[slurm-users] How to get an estimate of job completion for planned maintenance?

828 views
Skip to first unread message

Ahmad Khalifa

unread,
Nov 5, 2021, 6:17:38 PM11/5/21
to Slurm User Community List
If I plan maintenance on a certain day, how long before that day should I set the queue to drain mode?! Is there a way to estimate the completion date / time of current running jobs?!

Regards. 

Carsten Beyer

unread,
Nov 7, 2021, 7:45:54 AM11/7/21
to slurm...@lists.schedmd.com
Hi Ahmad,

you could use squeue -h -t r --format="%i %e" | sort -k2 to get a list
of all running jobs sorted by their endtime.

We use normaly a maintenance reservation with starttime of the
mainenance (or with some leading time before) to get the system free of
jobs. That make things easier, because if you drain your cluster no new
jobs could start. With the reservation jobs with a shorter wallclock
time could be backfilled till the reservation/maintenance starts. You
can put the reservation anytime in the system but at least or before
"<starttime maintenance> minus <longest MaxTime of partition>", e.g.

scontrol create reservation=<name> starttime=<starttime>
duration=<duration>  user=root flags=maint nodes=ALL

Hope, that helps a little bit,

Carsten

--
Carsten Beyer
Abteilung Systeme

Deutsches Klimarechenzentrum GmbH (DKRZ)
Bundesstraße 45a * D-20146 Hamburg * Germany

Phone: +49 40 460094-221
Fax: +49 40 460094-270
Email: be...@dkrz.de
URL: http://www.dkrz.de

Geschäftsführer: Prof. Dr. Thomas Ludwig
Sitz der Gesellschaft: Hamburg
Amtsgericht Hamburg HRB 39784

Diego Zuccato

unread,
Nov 8, 2021, 6:48:49 AM11/8/21
to Slurm User Community List, Carsten Beyer
Hi.

I usually create a maintenance reservation with IGNORE_JOBS flag, so I
can avoid new jobs interfering with it. Then I'll contact job owners to
warn 'em I'll kill their jobs if needed.
Actually that's useful only for nodes that allow unlimited time jobs:
for the others it's sufficient to plan in advance (if max run time is
24h, then the reservation should be created more than 24h in advance).

Just my $.02

Diego

Il 07/11/2021 13:45, Carsten Beyer ha scritto:
> Hi Ahmad,
>
> you could use squeue -h -t r --format="%i %e" | sort -k2 to get a list
> of all running jobs sorted by their endtime.
>
> We use normaly a maintenance reservation with starttime of the
> mainenance (or with some leading time before) to get the system free of
> jobs. That make things easier, because if you drain your cluster no new
> jobs could start. With the reservation jobs with a shorter wallclock
> time could be backfilled till the reservation/maintenance starts. You
> can put the reservation anytime in the system but at least or before
> "<starttime maintenance> minus <longest MaxTime of partition>", e.g.
—————
**Given task:** Extend the Slurm maintenance-planning thread past its final line.
—————
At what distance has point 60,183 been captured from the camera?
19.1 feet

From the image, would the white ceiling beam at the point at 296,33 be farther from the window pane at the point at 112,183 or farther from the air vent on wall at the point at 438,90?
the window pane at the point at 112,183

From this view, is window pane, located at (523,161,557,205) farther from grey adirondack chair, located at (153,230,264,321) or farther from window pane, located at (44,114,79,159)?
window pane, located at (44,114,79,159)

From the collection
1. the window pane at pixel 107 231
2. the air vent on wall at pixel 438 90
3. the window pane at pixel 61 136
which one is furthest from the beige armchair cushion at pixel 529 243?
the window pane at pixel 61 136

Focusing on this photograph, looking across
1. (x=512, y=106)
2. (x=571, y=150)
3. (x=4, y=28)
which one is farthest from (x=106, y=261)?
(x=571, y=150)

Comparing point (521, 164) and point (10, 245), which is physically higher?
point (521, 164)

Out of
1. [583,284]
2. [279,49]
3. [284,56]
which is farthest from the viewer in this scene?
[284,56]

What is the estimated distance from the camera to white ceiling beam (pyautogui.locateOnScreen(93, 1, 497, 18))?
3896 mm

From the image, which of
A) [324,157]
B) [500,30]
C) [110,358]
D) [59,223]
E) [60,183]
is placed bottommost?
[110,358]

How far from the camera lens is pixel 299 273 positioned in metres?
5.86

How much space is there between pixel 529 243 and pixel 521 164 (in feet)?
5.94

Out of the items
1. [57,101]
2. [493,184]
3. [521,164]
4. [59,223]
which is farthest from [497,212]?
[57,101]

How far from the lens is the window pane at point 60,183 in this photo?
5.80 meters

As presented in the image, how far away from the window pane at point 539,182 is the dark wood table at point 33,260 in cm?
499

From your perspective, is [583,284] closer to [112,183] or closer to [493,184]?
—————
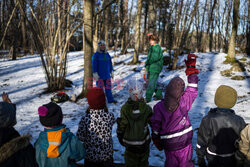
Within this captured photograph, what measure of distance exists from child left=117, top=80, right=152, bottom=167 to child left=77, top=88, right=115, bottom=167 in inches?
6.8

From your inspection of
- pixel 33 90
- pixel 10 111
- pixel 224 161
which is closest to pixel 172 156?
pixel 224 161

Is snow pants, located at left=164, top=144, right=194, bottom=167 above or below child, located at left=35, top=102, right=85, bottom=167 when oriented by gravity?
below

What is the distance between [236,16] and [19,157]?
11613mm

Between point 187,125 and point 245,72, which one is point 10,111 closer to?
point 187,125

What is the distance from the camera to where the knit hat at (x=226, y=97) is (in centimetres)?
—————
**Result for this exercise:**
>
> scontrol create reservation=<name> starttime=<starttime>
> duration=<duration>  user=root flags=maint nodes=ALL
>
> Hope, that helps a little bit,
>
> Carsten
>

--
Diego Zuccato
DIFA - Dip. di Fisica e Astronomia
Servizi Informatici
Alma Mater Studiorum - Università di Bologna
V.le Berti-Pichat 6/2 - 40127 Bologna - Italy
tel.: +39 051 20 95786

Marcus Wagner

unread,
Nov 9, 2021, 7:56:15 AM11/9/21
to slurm...@lists.schedmd.com
I have written a script, which loops through all runnning jobs to tell me, when a job ends on a specific node. This can be also done for all nodes. The output would be for the longest job e.g.:

ncm0430 -> 2021-12-04T15:48:35

Nonetheless, we also plan maintenances with reservations, we do not drain the partitions.


Best
Marcus


Am 05.11.2021 um 23:16 schrieb Ahmad Khalifa:
> If I plan maintenance on a certain day, how long before that day should I set the queue to drain mode?! Is there a way to estimate the completion date / time of current running jobs?!
>
> Regards.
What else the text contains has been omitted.